• PROVIDED PASSAGE:
★ ★ ★ ★ ★ ★ ★

For all \(i = 1,\dots , k+1\) the pair \((\textbf{R}'_i,\textbf{s}'_i)\) is a valid signature for the message \(m_i\).

Proof

We will distinguish two cases like in lemma 1.

  • \(i \le k.\) We have by construction

    $$ \textbf{R}'_{i} = (e_i, \underbrace{\widetilde{R}_{i -1, 1}, \dots , \widetilde{R}_{i-1, i-1}}_\text {i - 1 terms}, \underbrace{\widetilde{R}_{i,i+1}, \dots , \widetilde{R}_{i, k}}_\text {k - i terms}), $$
    $$ \textbf{c}'_i = \mathcal {H}(\textbf{R}'_{i}\Vert m_i) = (c'_{i,1},\dots , c'_{i, k}), $$

    and

    $$ \textbf{s}'_{i} = (z_i, \underbrace{\widetilde{s}_{i -1, 1}, \dots , \widetilde{s}_{i-1, i-1}}_\text {i - 1 terms}, \underbrace{\widetilde{s}_{i,i+1}, \dots , \widetilde{s}_{i, k}}_\text {k - i terms}). $$

    Since \(c'_{i, 1} = d_i\) by construction, we have \(\mathcal {V}_{\varSigma }(\textsf{pk}, e_i, d_i, z_i) = 1\). Moreover, for all \(1\le j \le i -1\), we have \(\mathcal {V}_{\varSigma }(\textsf{pk}, \widetilde{R}_{i -1, j}, c_{i,j}, \widetilde{s}_{i -1, j}) = 1\). Similarly, \(\mathcal {V}_{\varSigma }(\textsf{pk}, \widetilde{R}_{i , j}, c_{i,j}, \widetilde{s}_{i, j}) = 1\) for all \(i+1\le j \le k\). We therefore have

    $$ \mathcal {V}_{{{\,\mathrm{\textsf{BS}}\,}}_{\varSigma }^k}(\textsf{pk}, m_i, (\textbf{R}'_i, \textbf{s}'_i)) = 1. $$

  • \(i = k+1.\) In this case we have

    $$ \textbf{R}'_{k+1} = (\widetilde{R}_{k,1},\dots ,\widetilde{R}_{k,k}), $$
    $$ \textbf{c}'_{k+1} = \mathcal {H}(\textbf{R}'_{i}\Vert m_i) = (c'_{k,1},\dots , c'_{k, k}) $$

    and

    $$ \textbf{s}'_{k+1} = (\widetilde{s}_{k,1},\dots ,\widetilde{s}_{k,k}). $$

    From the description of the attack we have \(\mathcal {V}_{\varSigma }(\textsf{pk}, \widetilde{R}_{k , j}, c_{k,j}, \widetilde{s}_{k, j}) = 1\) for any \( j\in [k]\) and hence

    $$ \mathcal {V}_{{{\,\mathrm{\textsf{BS}}\,}}_{\varSigma }^k}(\textsf{pk}, m_{k+1}, (\textbf{R}'_{k+1}, \textbf{s}'_{k+1})) = 1. $$

We have just proved the following theorem:

Theorem 3

Let \({{\,\mathrm{\textsf{BS}}\,}}= {{\,\mathrm{\textsf{BS}}\,}}_{\varSigma }^k\) be (a parallel repetition of) a Schnorr-type blind signature scheme supporting at most two concurrent sessions. There exists an adversary \(\mathcal {A}\) against the \(\ell \)-one-more unforgeability game, for \(\ell = k\), such that

$$ \textsf{Adv}^{\ell \hbox {-}\textbf{OMUF}_{{{\,\mathrm{\textsf{BS}}\,}}}}_{\mathcal {A}}(n) = 1 $$

and asking \(O(k\cdot |\mathcal {C}_{\varSigma }|)\) queries to the hash function, where \(\mathcal {C}_{\varSigma }\) is the challenge space of the base sigma protocol.

★ ★ ★ ★ ★ ★ ★

• GIVEN MATERIAL:

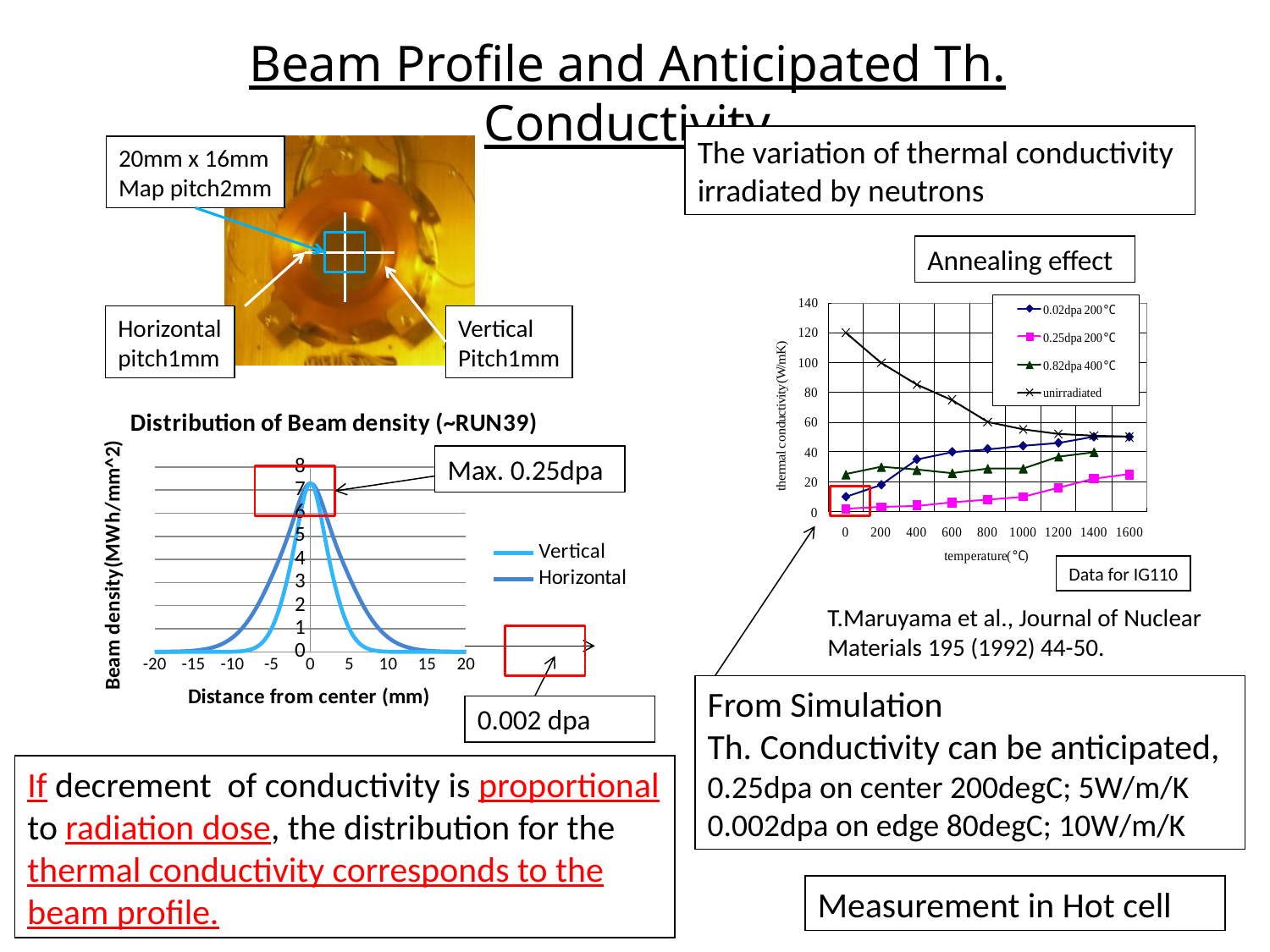
In the 'Distribution of Beam density (~RUN39)' chart, which series is wider, Vertical or Horizontal? Horizontal How many series does the legend of the thermal conductivity versus temperature chart list? 4 In the thermal conductivity versus temperature chart, is the value of the 0.25dpa 200℃ series at 1600 °C greater or less than 40? less What kind of chart is the 'Distribution of Beam density (~RUN39)' chart? line chart In the thermal conductivity versus temperature chart, does the unirradiated series rise or fall as temperature increases? fall In the thermal conductivity versus temperature chart, what is the thermal conductivity of the unirradiated series at 200 °C? 100 In the thermal conductivity versus temperature chart, which series has the highest thermal conductivity at 0 °C? unirradiated What is the y-axis label of the 'Distribution of Beam density (~RUN39)' chart? Beam density(MWh/mm^2) In the thermal conductivity versus temperature chart, which series has the lowest thermal conductivity at 0 °C? 0.25dpa 200℃ In the 'Distribution of Beam density (~RUN39)' chart, is the peak beam density at 0 mm greater or less than 5? greater How many series does the legend of the 'Distribution of Beam density (~RUN39)' chart list? 2 In the thermal conductivity versus temperature chart, what is the thermal conductivity of the unirradiated series at 0 °C? 120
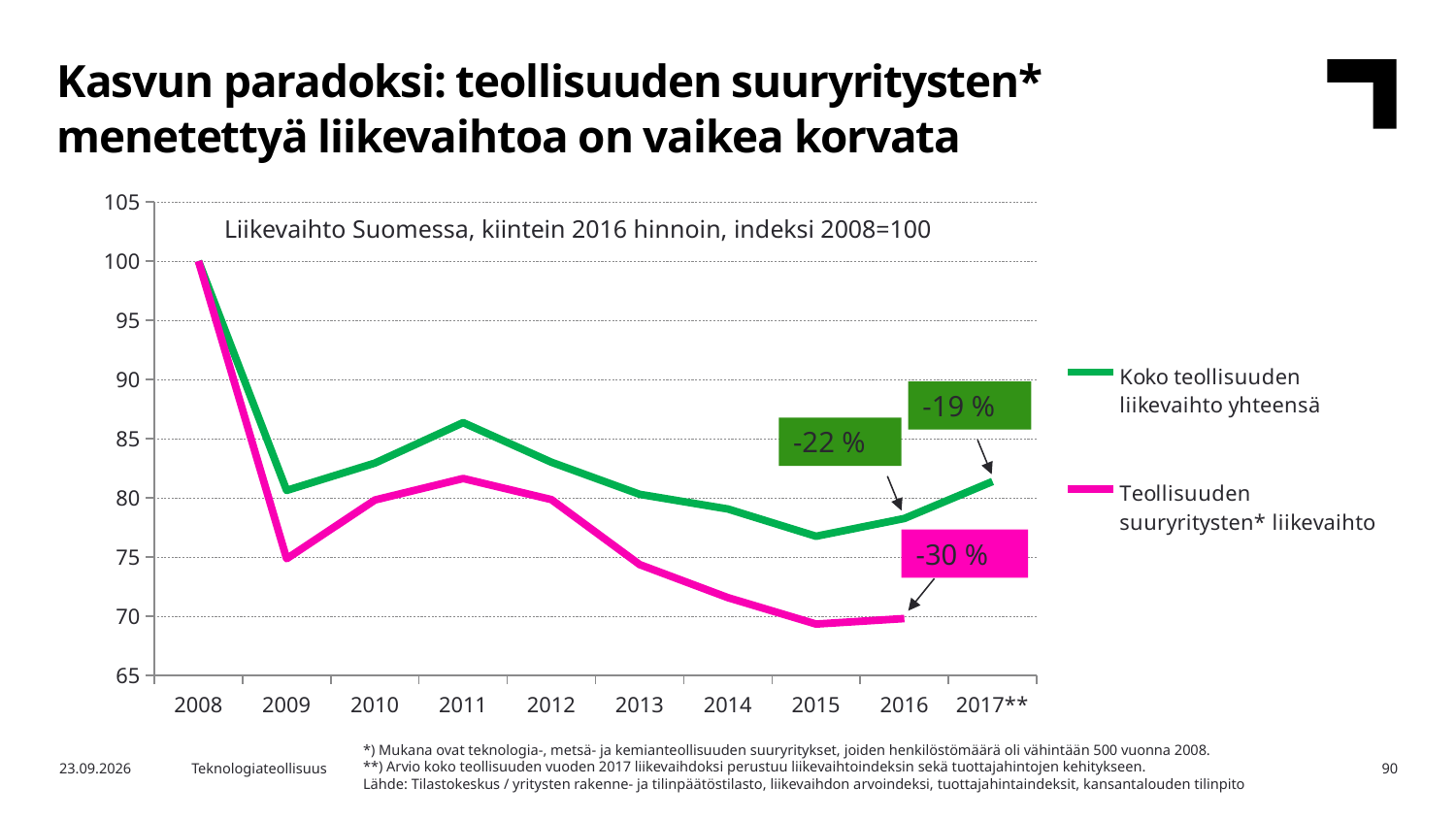
What percentage change is annotated next to the Koko teollisuuden liikevaihto yhteensä line at 2016? -22 % In which year does the Koko teollisuuden liikevaihto yhteensä series reach its highest value? 2008 Is the value for Koko teollisuuden liikevaihto yhteensä in 2015 greater or less than 80? less How many series does the legend list? 2 What percentage change is annotated next to the Koko teollisuuden liikevaihto yhteensä line at 2017**? -19 % What is the index value of both series in 2008? 100 In 2015, which series has the higher value: Koko teollisuuden liikevaihto yhteensä or Teollisuuden suuryritysten* liikevaihto? Koko teollisuuden liikevaihto yhteensä How many years are labelled on the x axis? 10 What kind of chart is shown on the slide? line chart Is the value for Koko teollisuuden liikevaihto yhteensä in 2011 greater or less than 85? greater What percentage change is annotated next to the Teollisuuden suuryritysten* liikevaihto line at 2016? -30 %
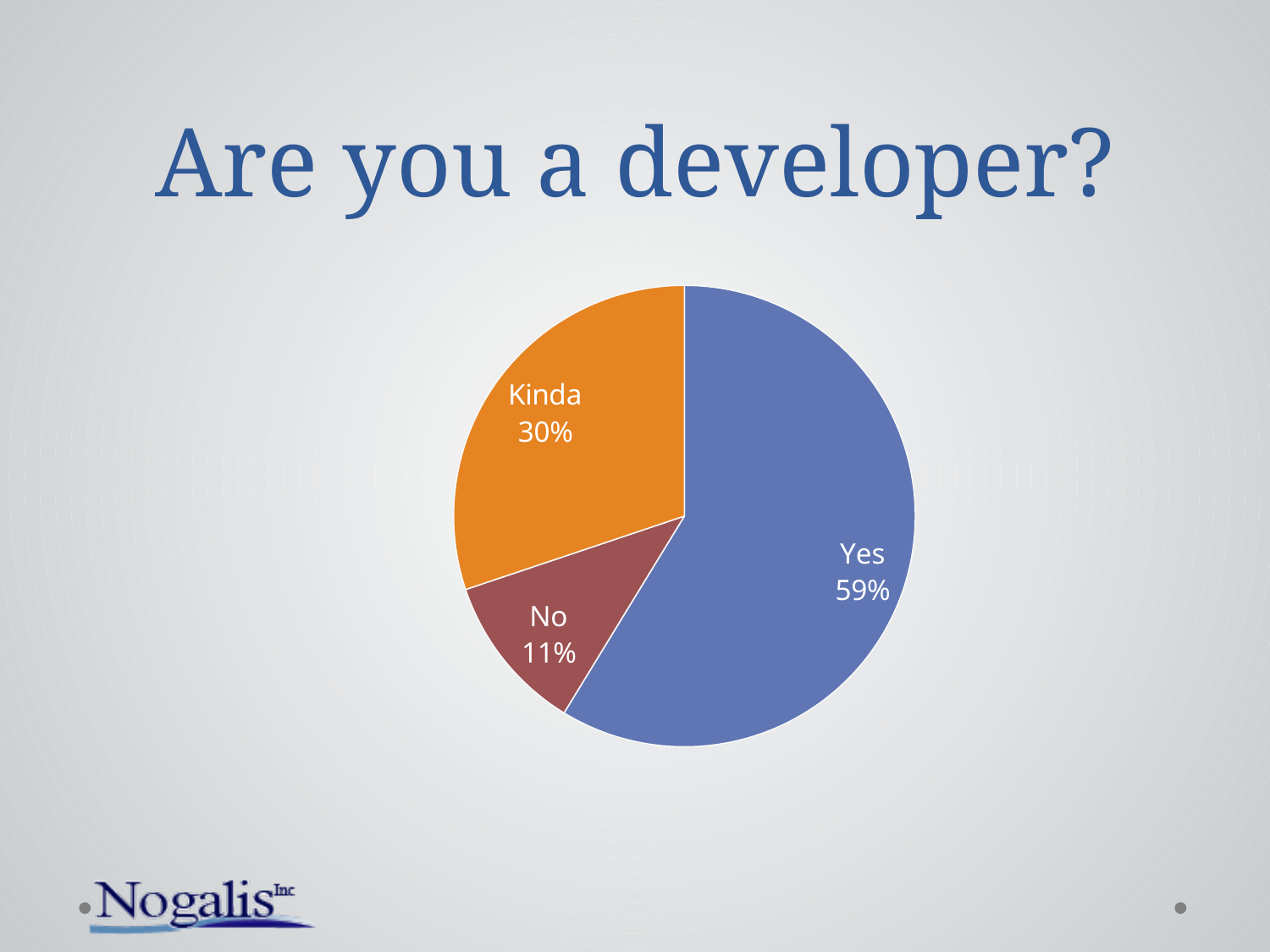
What is the difference in percentage points between "Kinda" and "No"? 19 Which response has the largest share of the pie? Yes What percentage of respondents answered "No"? 11% What percentage of respondents answered "Kinda"? 30% What is the title of the slide containing the pie chart? Are you a developer? Which response has the smallest share of the pie? No Which is larger, the share for "Kinda" or the share for "No"? Kinda What kind of chart is shown on the slide? Pie chart What percentage of respondents answered "Yes"? 59% What is the difference in percentage points between "Yes" and "Kinda"? 29 How many slices does the pie chart have? 3 What colour is the "Yes" slice of the pie chart? Blue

★ ★ ★ ★ ★ ★ ★

• TASK 1: In the passage on the blind signature attack, at most how many concurrent sessions does the scheme in Theorem 3 support?
• TASK 2: Carry the passage on the blind signature attack forward from the point where it ends.

• EXPECTED OUTPUT 1: At most two concurrent sessions.

• EXPECTED OUTPUT 2:
3.4 One Out of One Attack

In this attack, the adversary, by opening only one session with the signer, obtains two signatures. This, however, comes with a trade-off of exponential computational cost. More precisely, suppose the attacker cannot open concurrent sessions, i.e., sequential setting. We will show how the attacker can produce two valid signatures after one session with the signer. Let \({{\,\mathrm{\textsf{BS}}\,}}= {{\,\mathrm{\textsf{BS}}\,}}^k_{\varSigma }\) be the blind signature scheme. Suppose, for simplicity, the number of repetition k is an even number and set \(t = k/2\). We construct \(\mathcal {A}\) as follows.

  1. 1.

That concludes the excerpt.